At this inspection there was a new manager in post who was not yet registered with The Care Quality Commission. A registered manager is a person who has registered with the Care Quality Commission to manage the service. Like registered providers, they are ‘registered persons’. Registered persons have legal responsibility for meeting the requirements in the Health and Social Care Act 2008 and associated regulations about how the service is run.
For a period of time leading up to this inspection the service had had an extended period of unsettled management and this had led to shortfalls in the quality of service people received through an absence of consistent management support. A new experienced manager had been appointed. The inspection found there were strengths within the service and that staff now felt better supported, the manager and senior managers in the organisation understood and had identified many of the shortfalls present within the service and were taking action to address these. The atmosphere of the service was relaxed, people told us they felt safe now that changes had been made to who lived in the house with them. People were comfortable in the presence of staff and actively sought their attention if they wanted something. People received individual support from staff that interacted well with them and showed that they understood their individual needs.
This inspection however, found that people were not always safe because the checks made on new staff were not robust in order to meet the requirements of the legislation. The induction of new staff was poor. Some important details about how people’s health needs or behaviour should be supported were not in place to inform staff. Improvements were needed in the management of medicines to ensure boxed and bottles medicines were dated upon opening and staff competency to administer medicines was updated in accordance with the expectations of the organisation. Informal concerns raised by people in the service although listened to were not routinely recorded to ensure that action was taken to address them.
Fire drills were held but improvements were needed to how these were scheduled to ensure all staff participated in fire drills each year, Improvements were needed to the way in which people were provided with activity and stimulation to meet their needs.
The new manager had taken steps to improve communication between staff and with relatives and other stakeholders. Assessments of risk people might be subject to from their environment, or from activities or risks associated with their assessed support needs had been developed and measures implemented to reduce the likelihood of harm occurring; these were kept updated.
Appropriate systems were in place to ensure staff received training to support the needs of people in the service such as Prader Willi Syndrome, and diabetes. Staffing levels were appropriate to ensure there was enough flexibility to meet people’s demands and needs.
Staff felt supported and listened to and opportunities for more frequent one to one meetings with the manager, and more regular staff meetings was an area both the manager and provider representatives had identified for improvement, and plans were in hand for this. Annual staff appraisals were scheduled.

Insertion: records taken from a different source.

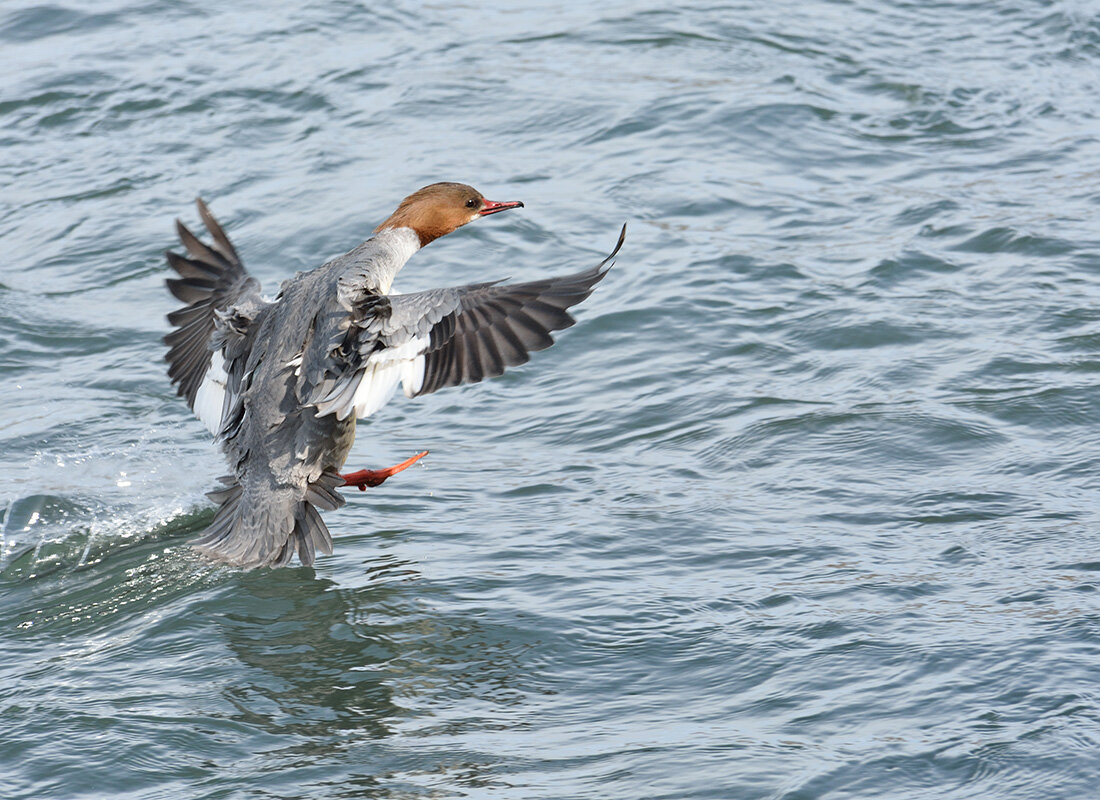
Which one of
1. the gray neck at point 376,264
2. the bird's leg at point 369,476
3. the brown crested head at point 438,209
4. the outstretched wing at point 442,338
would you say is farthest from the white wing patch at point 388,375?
the brown crested head at point 438,209

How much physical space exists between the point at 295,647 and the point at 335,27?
715 cm

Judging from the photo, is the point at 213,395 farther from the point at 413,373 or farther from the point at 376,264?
the point at 413,373

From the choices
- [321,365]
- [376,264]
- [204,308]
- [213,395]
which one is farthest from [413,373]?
[204,308]

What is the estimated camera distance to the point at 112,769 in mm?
3861

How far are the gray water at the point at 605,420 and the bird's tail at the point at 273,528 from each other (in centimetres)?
19

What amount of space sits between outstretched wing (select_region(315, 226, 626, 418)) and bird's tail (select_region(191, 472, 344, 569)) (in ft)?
1.07

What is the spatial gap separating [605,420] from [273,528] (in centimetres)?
183

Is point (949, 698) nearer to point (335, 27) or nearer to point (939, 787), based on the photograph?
point (939, 787)

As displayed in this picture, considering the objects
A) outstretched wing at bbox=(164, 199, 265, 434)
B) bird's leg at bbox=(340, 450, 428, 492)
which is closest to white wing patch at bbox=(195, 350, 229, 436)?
outstretched wing at bbox=(164, 199, 265, 434)

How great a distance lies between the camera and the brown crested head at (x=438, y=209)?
585cm

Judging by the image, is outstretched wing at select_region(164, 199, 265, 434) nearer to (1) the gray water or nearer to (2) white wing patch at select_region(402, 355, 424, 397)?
(1) the gray water

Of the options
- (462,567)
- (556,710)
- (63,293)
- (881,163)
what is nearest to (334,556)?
(462,567)

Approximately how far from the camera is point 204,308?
558 cm

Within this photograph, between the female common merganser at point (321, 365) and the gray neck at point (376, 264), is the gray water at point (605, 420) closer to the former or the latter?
the female common merganser at point (321, 365)
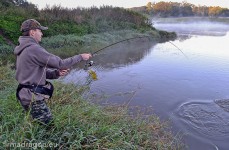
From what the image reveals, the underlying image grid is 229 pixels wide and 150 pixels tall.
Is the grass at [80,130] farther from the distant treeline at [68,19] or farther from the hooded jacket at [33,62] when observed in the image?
the distant treeline at [68,19]

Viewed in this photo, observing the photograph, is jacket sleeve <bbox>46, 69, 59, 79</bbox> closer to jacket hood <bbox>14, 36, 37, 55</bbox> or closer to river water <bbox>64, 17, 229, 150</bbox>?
jacket hood <bbox>14, 36, 37, 55</bbox>

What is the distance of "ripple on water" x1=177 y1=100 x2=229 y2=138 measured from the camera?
5.00m

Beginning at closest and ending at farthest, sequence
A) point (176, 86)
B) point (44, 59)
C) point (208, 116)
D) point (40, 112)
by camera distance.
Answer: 1. point (44, 59)
2. point (40, 112)
3. point (208, 116)
4. point (176, 86)

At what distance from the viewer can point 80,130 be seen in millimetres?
3414

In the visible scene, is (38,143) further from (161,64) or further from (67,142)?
(161,64)

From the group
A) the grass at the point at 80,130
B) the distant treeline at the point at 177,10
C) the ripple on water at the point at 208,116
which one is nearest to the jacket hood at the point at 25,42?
the grass at the point at 80,130

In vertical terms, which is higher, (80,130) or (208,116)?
(80,130)

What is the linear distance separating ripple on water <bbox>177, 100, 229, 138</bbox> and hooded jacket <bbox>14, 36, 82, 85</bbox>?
3.04 m

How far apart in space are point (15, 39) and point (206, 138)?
10.1 m

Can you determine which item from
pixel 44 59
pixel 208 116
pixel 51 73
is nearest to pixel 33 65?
pixel 44 59

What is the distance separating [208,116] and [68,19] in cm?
1316

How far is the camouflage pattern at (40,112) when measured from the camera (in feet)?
10.3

A range of quality audits were in place to help the manager and provider monitor the service, and these were mostly effective in identifying many but not all shortfalls highlighted from this inspection; the provider was therefore able to assure their selves that a safe standard of care was being maintained. Improvements to the premises had been made to provide a comfortable environment for people to live in, systems were in place for the routine testing and servicing of electrical, gas and fire alarm installations to ensure people were kept safe.
There was a low level of accident and incidents, and staff showed an understanding of safeguarding, they were able to identify abuse and were confident of reporting concerns appropriately. Staff understood the action they needed to take in the event of an emergency that could stop the service.

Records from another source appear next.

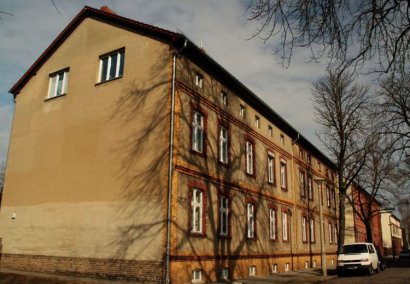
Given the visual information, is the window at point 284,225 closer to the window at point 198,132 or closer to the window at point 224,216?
the window at point 224,216

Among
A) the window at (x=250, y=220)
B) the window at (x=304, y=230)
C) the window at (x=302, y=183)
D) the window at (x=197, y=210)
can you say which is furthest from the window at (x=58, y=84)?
the window at (x=304, y=230)

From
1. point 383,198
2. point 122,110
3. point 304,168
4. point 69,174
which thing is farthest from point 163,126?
point 383,198

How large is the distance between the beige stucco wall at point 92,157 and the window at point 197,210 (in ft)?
6.42

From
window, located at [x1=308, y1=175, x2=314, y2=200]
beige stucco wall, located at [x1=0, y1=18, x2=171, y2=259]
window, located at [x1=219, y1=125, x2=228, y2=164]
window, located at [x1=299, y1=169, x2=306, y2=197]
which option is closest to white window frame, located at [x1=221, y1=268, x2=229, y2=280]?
beige stucco wall, located at [x1=0, y1=18, x2=171, y2=259]

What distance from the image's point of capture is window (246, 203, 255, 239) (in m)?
21.2

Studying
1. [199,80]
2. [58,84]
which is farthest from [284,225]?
[58,84]

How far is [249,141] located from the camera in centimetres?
2288

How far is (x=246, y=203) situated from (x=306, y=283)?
15.9 ft

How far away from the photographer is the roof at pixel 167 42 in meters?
16.8

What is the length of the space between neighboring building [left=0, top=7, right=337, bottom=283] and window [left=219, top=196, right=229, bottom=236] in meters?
0.05

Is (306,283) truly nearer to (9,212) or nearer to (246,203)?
(246,203)

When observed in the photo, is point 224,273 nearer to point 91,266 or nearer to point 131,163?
point 91,266

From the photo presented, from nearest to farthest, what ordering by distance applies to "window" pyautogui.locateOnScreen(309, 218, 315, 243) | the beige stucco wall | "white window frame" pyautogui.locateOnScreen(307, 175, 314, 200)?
the beige stucco wall < "window" pyautogui.locateOnScreen(309, 218, 315, 243) < "white window frame" pyautogui.locateOnScreen(307, 175, 314, 200)

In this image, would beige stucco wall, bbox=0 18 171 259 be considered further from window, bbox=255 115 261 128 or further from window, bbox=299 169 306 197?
window, bbox=299 169 306 197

Staff had received training in Mental Capacity Act 2005, they sought people’s consent on an everyday basis and understood when other people might need to be involved in making more complex decisions on a person’ s behalf. The Care Quality Commission (CQC) monitors the operation of the Deprivation of Liberty Safeguards (DoLS) which applies to care homes. The registered manager understood when an application should be made; appropriate steps had been taken to ensure those living at the service who met the requirements for a DoLS authorisation had been appropriately referred. The service was meeting the requirements of the Deprivation of Liberty Safeguards.
Staff showed a good understanding of people’s needs and people were relaxed and comfortable in the presence of staff. Relatives thought the arrival of the new manager and recent changes to the people supported in the house were positive steps towards provided a better service to the people now living there. Professionals commented the service was providing good management of the Prader Willi Syndrome needs of people living in the service.

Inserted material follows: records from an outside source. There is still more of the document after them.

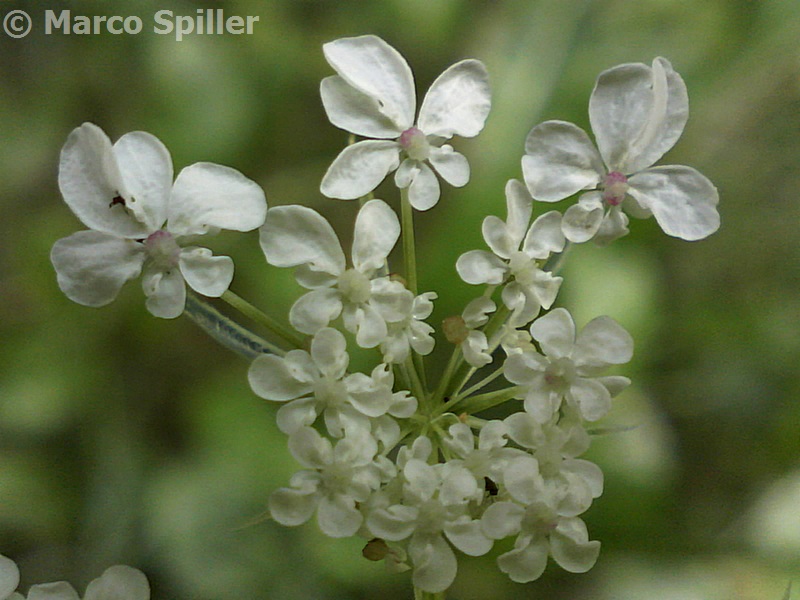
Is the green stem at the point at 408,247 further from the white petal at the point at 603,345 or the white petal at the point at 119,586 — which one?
the white petal at the point at 119,586

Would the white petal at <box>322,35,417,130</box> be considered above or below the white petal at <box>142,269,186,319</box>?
above

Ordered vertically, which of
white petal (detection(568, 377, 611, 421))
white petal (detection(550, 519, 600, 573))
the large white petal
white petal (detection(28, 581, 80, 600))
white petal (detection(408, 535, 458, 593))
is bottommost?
white petal (detection(28, 581, 80, 600))

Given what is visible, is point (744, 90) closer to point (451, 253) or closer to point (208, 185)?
point (451, 253)

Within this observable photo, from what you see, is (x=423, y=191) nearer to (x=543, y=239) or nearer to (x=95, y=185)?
(x=543, y=239)

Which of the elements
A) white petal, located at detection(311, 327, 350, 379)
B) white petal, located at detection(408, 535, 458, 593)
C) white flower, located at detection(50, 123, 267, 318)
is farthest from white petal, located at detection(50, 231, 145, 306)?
white petal, located at detection(408, 535, 458, 593)

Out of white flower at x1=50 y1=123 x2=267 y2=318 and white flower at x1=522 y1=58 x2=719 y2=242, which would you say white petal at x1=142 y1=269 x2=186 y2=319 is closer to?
white flower at x1=50 y1=123 x2=267 y2=318

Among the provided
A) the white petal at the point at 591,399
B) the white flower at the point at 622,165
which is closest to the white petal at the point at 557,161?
the white flower at the point at 622,165
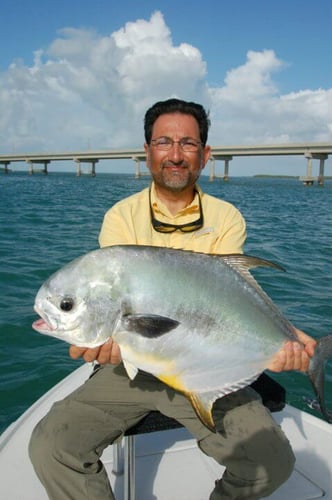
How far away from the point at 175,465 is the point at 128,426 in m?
0.73

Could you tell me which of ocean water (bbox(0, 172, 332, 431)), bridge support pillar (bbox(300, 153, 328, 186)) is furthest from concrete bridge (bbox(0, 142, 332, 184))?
ocean water (bbox(0, 172, 332, 431))

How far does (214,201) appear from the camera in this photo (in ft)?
11.1

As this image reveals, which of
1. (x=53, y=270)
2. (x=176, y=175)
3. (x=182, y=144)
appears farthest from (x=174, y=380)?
(x=53, y=270)

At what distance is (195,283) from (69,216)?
17577 millimetres

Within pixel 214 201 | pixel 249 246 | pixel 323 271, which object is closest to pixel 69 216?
pixel 249 246

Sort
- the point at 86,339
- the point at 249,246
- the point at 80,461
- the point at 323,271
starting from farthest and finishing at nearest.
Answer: the point at 249,246
the point at 323,271
the point at 80,461
the point at 86,339

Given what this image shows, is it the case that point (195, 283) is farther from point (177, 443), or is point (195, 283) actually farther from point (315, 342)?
point (177, 443)

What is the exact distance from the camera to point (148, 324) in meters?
2.21

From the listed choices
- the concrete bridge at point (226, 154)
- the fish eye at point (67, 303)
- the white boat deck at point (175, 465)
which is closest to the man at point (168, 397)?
the fish eye at point (67, 303)

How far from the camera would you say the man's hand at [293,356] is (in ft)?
8.29

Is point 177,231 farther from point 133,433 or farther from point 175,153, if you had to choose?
point 133,433

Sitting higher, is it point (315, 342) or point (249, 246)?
point (315, 342)

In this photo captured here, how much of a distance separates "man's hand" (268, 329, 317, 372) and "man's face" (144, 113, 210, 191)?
51.5 inches

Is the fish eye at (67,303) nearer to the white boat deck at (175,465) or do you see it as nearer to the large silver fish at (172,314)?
the large silver fish at (172,314)
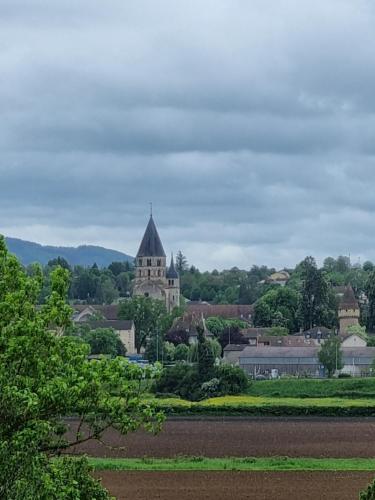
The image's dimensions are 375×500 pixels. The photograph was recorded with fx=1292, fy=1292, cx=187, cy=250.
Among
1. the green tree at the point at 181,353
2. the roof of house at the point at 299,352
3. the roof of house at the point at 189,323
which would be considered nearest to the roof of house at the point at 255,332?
the roof of house at the point at 189,323

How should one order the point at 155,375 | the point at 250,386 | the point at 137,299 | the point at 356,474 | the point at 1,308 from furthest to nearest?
the point at 137,299
the point at 250,386
the point at 356,474
the point at 155,375
the point at 1,308

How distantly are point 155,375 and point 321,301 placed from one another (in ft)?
487

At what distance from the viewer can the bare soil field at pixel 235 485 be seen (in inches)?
1630

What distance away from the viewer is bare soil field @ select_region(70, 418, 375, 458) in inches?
2285

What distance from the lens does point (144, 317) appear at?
185 meters

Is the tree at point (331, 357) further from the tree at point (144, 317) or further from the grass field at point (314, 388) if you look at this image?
the tree at point (144, 317)

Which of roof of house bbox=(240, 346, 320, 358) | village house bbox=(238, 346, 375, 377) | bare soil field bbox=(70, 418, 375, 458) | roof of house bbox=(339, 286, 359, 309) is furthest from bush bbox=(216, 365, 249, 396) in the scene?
roof of house bbox=(339, 286, 359, 309)

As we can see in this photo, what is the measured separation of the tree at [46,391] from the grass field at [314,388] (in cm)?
7363

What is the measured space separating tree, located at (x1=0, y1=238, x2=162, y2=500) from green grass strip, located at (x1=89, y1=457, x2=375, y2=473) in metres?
23.2

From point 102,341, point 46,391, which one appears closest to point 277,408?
point 46,391

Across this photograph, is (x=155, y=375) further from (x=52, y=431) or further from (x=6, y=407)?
(x=6, y=407)

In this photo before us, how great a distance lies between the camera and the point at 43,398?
2434 centimetres

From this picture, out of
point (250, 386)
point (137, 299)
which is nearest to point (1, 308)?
point (250, 386)

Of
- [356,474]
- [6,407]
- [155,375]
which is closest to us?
[6,407]
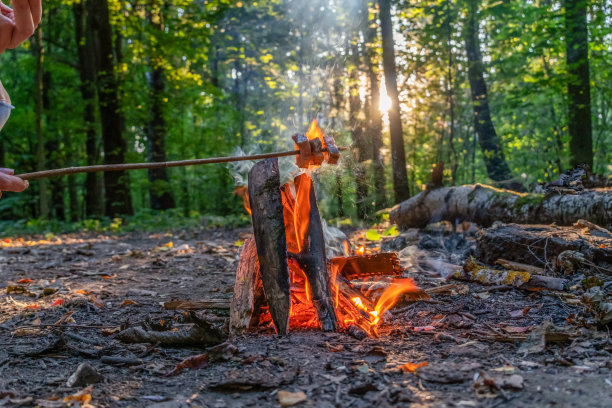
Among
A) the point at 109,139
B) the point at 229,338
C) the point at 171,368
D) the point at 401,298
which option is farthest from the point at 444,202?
the point at 109,139

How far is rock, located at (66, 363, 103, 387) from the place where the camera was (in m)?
2.48

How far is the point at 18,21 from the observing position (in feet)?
8.73

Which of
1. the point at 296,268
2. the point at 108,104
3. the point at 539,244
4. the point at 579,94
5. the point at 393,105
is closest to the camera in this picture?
the point at 296,268

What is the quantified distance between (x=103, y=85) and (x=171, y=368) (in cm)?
1271

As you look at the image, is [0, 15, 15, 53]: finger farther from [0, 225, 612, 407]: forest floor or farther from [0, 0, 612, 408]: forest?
[0, 225, 612, 407]: forest floor

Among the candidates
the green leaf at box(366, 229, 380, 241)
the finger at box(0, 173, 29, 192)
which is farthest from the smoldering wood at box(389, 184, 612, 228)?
the finger at box(0, 173, 29, 192)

Staff monitored people’s health and wellbeing and mostly supported them to access routine and specialist health when this was needed. People liked the food they ate which was designed specifically in relation to their condition.
We have made one recommendation:
We recommend that the provider and manager review their responsibilities to provide individual staff with fire drill training and the recommended frequencies for this in accordance with the Regulatory Reform (Fire Safety) Order 2005.
We found breaches of the Health and Social Care Act 2008 (Regulated Activities) Regulations 2014. You can see what action we asked the provider to take at the back of the full version of this report.